I started my last day at CHI seeing Elizabeth Churchill’s plenary talk, and I was all ready to be open and excited about everything else I saw during the day. And that positive post is coming, I promise, but I’m not ready to do that yet.
I was trying to be excited about new things, so I went to the session on brain interfaces, because brain computers are cool, right?? It turned out that was not a good place for me to be, because the second talk was about using brain interfaces for drone pilots. And the speaker made allusions to video games and ‘bad guys’ and I started to feel like this was a poor imitation of Orson Scott Card. But what bothered me the most, and I suppose I am complicit here since I got up and left the session before questions started, was that no one was even asking the question of how or why this study is centred around drone pilots. I’m not even saying that there are clear cut judgments, or that drones are implicitly bad, and I would have been happy to hear justifications and rationale behind it. But I just don’t understand why it wasn’t a necessary one-liner in the talk – is it really so easy to take it as a given, as an undeniable truth, that technology to aid drone pilots is the technology we should be working on? Or does it just make everyone too uncomfortable to bring up such unpleasantness in the context of a paper presentation? So where is the place for ethics? I don’t mean the boilerplate ethical protocols, but the professional ethics which address if a thing should even be done, and how to say no to it (which gets obviously complicated and personally damning when you bring funding, grants and sponsors into the mix).

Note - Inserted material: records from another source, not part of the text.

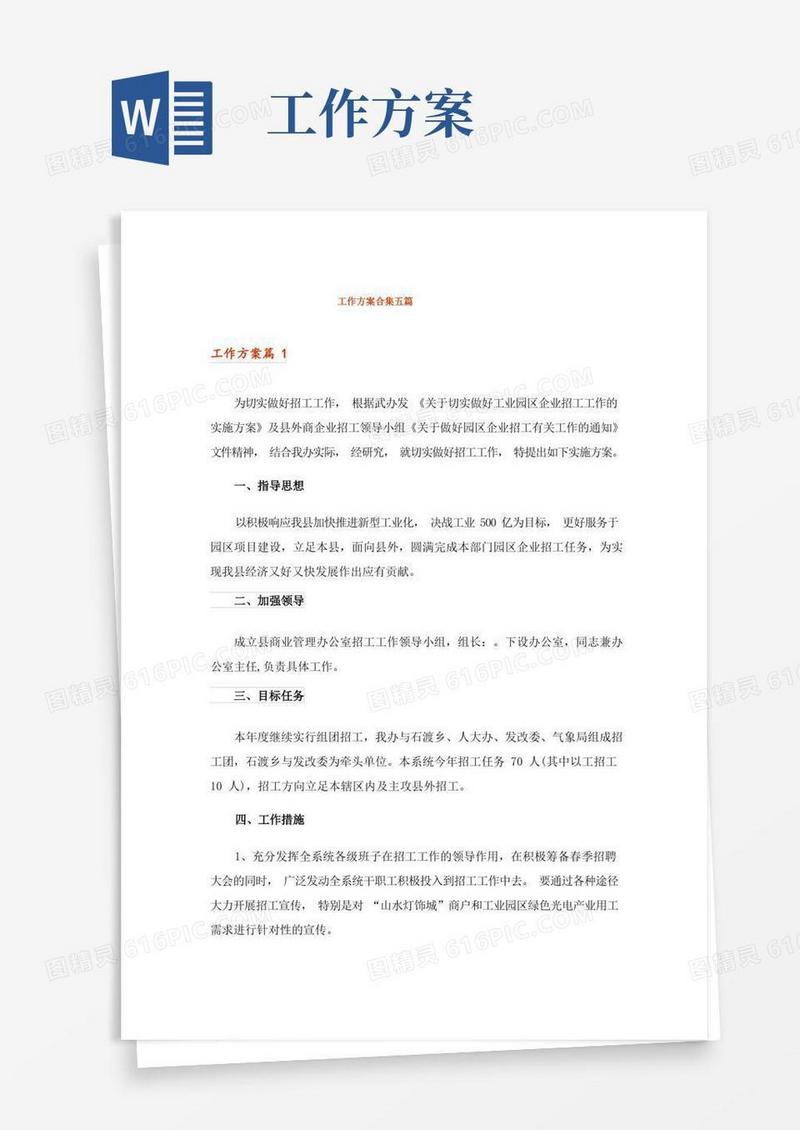 工作方案合集五篇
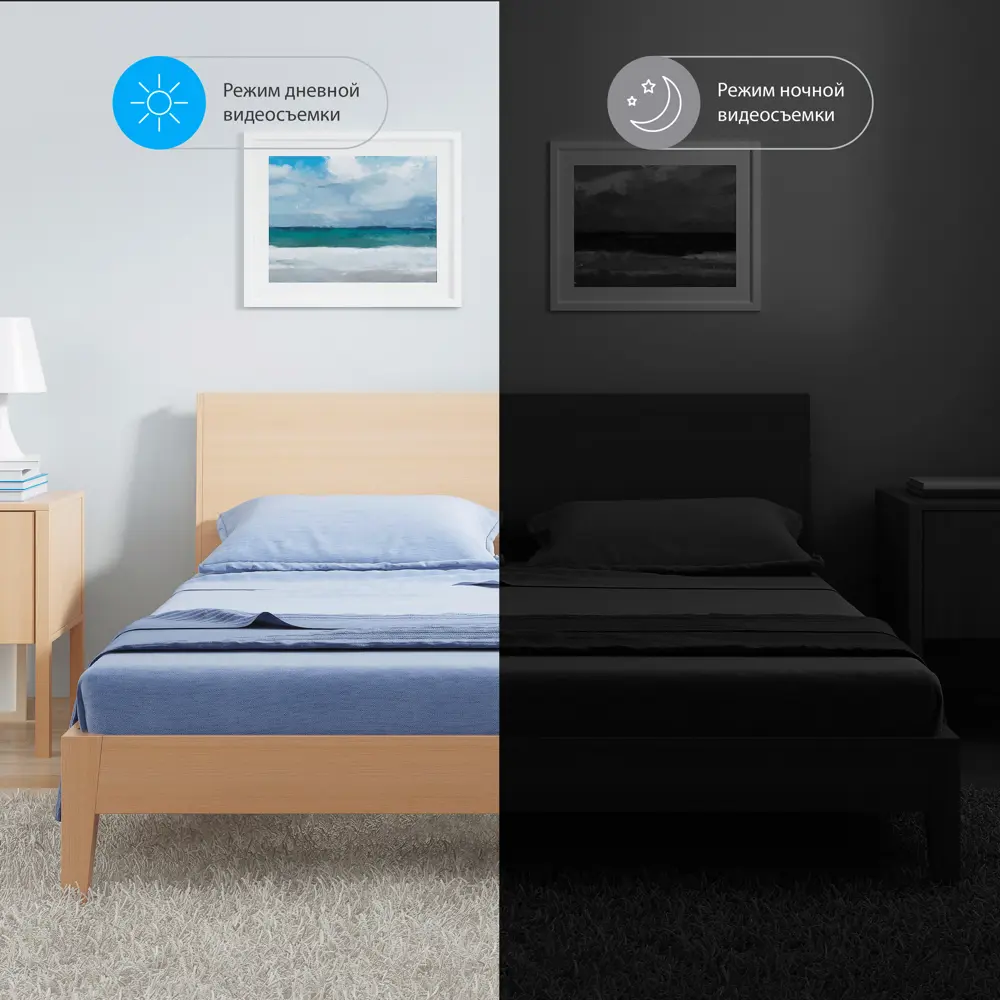 Камера поворотная Wi-Fi Rubetek RV 3407 STLM-2202578 - Вид №8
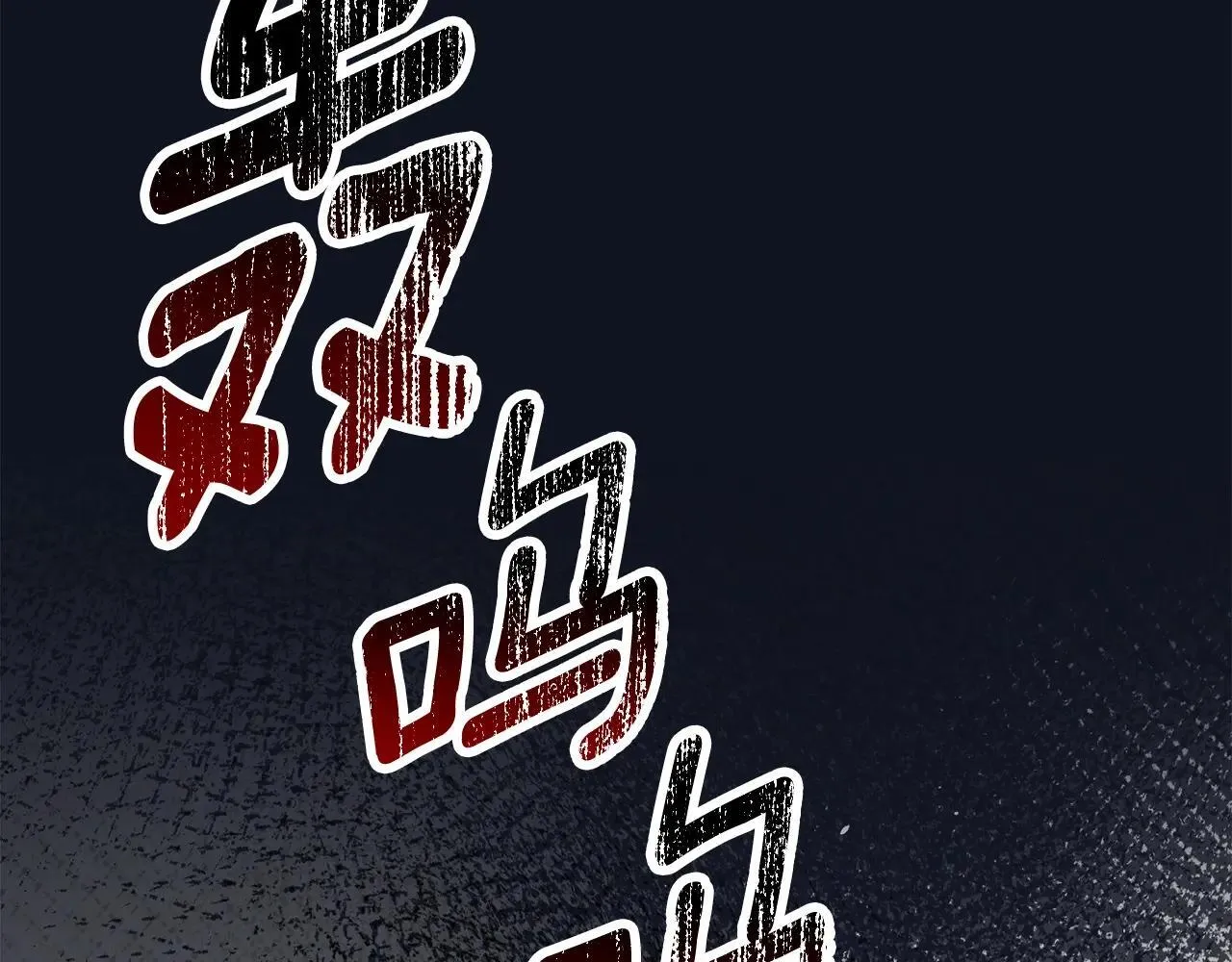 第235话 我是不会死的229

So I started thinking about how (I assume) few of the people in the room have ever been in the position of ‘other’ and how that changes your perceptions of the world (I’m trying really hard not to invoke the term ‘privilege’ here). One of the talks from earlier in the morning was discussing performance-enhancing drugs, and I started to feel like maybe we need the opposite. In the absence of real empathy, maybe we need drugs that can make you feel weak, vulnerable, and powerless (this will be the topic of my future SF novels.)
So that’s about all I could take of CHI2014, and I had to spend the rest of the day wandering around my thoughts of our collective drug-adled, drone-fueled demise.